Required task A = In the listing, from its first line through the line with "(0, 164), (93, 221)", swap "desks" for "tables" and write those lines out again with nothing else changed.

Text extract =
============
Hence it shares the advantages of the first aspect of the invention and its embodiments.
In a particular preferred embodiment the wireless device is an alarming device, and the jamming indication message is sent to an alarm center.
That type of alarming device preferably is dedicated for prevent unauthorized use, intrusion or fraud of a house, a car or other objects of value. For that the alarming device is anyhow configured to send alarm messages to the alarm center. The alarm center is a dedicated remote service center for providing appropriate assistance or take emergency measures should an alarm message arrive.
The alarm message preferably comprises an identification of the sending device, an indication of the type of message, e.g. manually or automatically detected, and a location information, preferably co-ordinates, that latter in particular for moving alarming devices.
Hence, the jamming indication message is a special alarm message. It may hence include as a special type of message the indication that sending the alarm message was triggered by detecting a jamming condition.
With a further preferred embodiment it is proposed that the wireless device is operated stationary.
With that embodiment the wireless device is operated as fixed device, in particular as part of a building, and in particular the wireless device is configured to operate like that.
Hence, the wireless device does not need to repeat the determination of neighbor base stations that often, as the situation may rarely change. Hence, the once stored information regarding neighbouring base stations supporting enhanced coverage mode should be quite stable over a while.
Although a strong jammer close to the wireless device might lead to an oversteering situation, and hence would drown the downlink signals from the base station, nevertheless with the proposed method there is a good chance that the jammed wireless device might still communicate with a base station in enhanced coverage mode and submit a jamming warning message. Thus it increases the security and reliability of the alarm or theft protection system.
The following description and the annexed drawings set forth in detail certain illustrative aspects and are indicative of but a few of the various ways in which the principles of the embodiments may be employed. Characteristics and advantages of the present invention will appear when reading the following description and annexed drawings of advantageous embodiments given as illustrative but not restrictive examples.
In the shown situation, the wireless device 3 is situated in cell area 2.1a of base station 2a. Consequently the wireless device 3 when powered on preferably camps on base station 2a.
In this exemplifying embodiment the wireless device 3 is an alarm device, e.g. as part of a car, which is configured to send a message or launch a call to an alarm center which is reachable by using the connectivity means provided by the cellular network 1 in the case it detects an intruder.
In that case, a sensor of the car or as part of the wireless device 3 is adapted to detect any unauthorized handling of the car, like opening a door without a key or breaking a window, and in response to send a message or launch a call. Depending on the system, that situation is typically indicated to the intruder, in order to let him leave the car alone.
============
Extracted records =
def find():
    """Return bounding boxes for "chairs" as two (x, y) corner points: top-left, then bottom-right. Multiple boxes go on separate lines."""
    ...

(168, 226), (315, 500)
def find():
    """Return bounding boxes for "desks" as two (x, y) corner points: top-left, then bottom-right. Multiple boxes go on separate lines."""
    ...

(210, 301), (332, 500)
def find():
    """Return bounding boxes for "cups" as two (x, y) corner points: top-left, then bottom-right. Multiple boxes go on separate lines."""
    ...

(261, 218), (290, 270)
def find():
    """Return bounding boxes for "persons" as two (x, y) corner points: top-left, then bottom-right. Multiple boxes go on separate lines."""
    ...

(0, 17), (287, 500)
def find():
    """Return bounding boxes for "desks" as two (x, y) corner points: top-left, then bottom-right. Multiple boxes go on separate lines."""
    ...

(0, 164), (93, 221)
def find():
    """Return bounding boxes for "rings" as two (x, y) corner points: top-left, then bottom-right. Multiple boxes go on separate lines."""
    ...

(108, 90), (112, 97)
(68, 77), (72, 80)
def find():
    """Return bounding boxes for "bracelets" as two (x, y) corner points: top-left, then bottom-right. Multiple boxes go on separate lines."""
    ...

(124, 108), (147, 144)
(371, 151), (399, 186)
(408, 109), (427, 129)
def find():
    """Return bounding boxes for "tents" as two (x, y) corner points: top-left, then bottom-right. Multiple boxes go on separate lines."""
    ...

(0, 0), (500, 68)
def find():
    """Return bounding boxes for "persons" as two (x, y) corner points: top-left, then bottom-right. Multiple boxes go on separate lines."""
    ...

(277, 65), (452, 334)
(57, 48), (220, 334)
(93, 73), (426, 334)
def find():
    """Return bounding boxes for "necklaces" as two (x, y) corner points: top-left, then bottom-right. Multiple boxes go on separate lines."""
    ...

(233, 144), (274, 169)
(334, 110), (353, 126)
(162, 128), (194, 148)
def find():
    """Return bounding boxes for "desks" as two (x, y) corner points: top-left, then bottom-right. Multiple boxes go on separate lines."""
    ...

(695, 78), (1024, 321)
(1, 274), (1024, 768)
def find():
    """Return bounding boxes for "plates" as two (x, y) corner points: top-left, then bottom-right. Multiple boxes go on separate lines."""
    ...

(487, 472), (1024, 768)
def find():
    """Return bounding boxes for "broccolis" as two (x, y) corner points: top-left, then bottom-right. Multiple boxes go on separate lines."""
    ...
============
Required task B = Name each thing that the alarm message preferably comprises, according to the text on jamming detection.

Answer A =
def find():
    """Return bounding boxes for "chairs" as two (x, y) corner points: top-left, then bottom-right. Multiple boxes go on separate lines."""
    ...

(168, 226), (315, 500)
def find():
    """Return bounding boxes for "tables" as two (x, y) corner points: top-left, then bottom-right. Multiple boxes go on separate lines."""
    ...

(210, 301), (332, 500)
def find():
    """Return bounding boxes for "cups" as two (x, y) corner points: top-left, then bottom-right. Multiple boxes go on separate lines."""
    ...

(261, 218), (290, 270)
def find():
    """Return bounding boxes for "persons" as two (x, y) corner points: top-left, then bottom-right. Multiple boxes go on separate lines."""
    ...

(0, 17), (287, 500)
def find():
    """Return bounding boxes for "tables" as two (x, y) corner points: top-left, then bottom-right. Multiple boxes go on separate lines."""
    ...

(0, 164), (93, 221)

Answer B =
- An identification of the sending device
- An indication of the type of message, e.g. manually or automatically detected
- Location information, preferably co-ordinates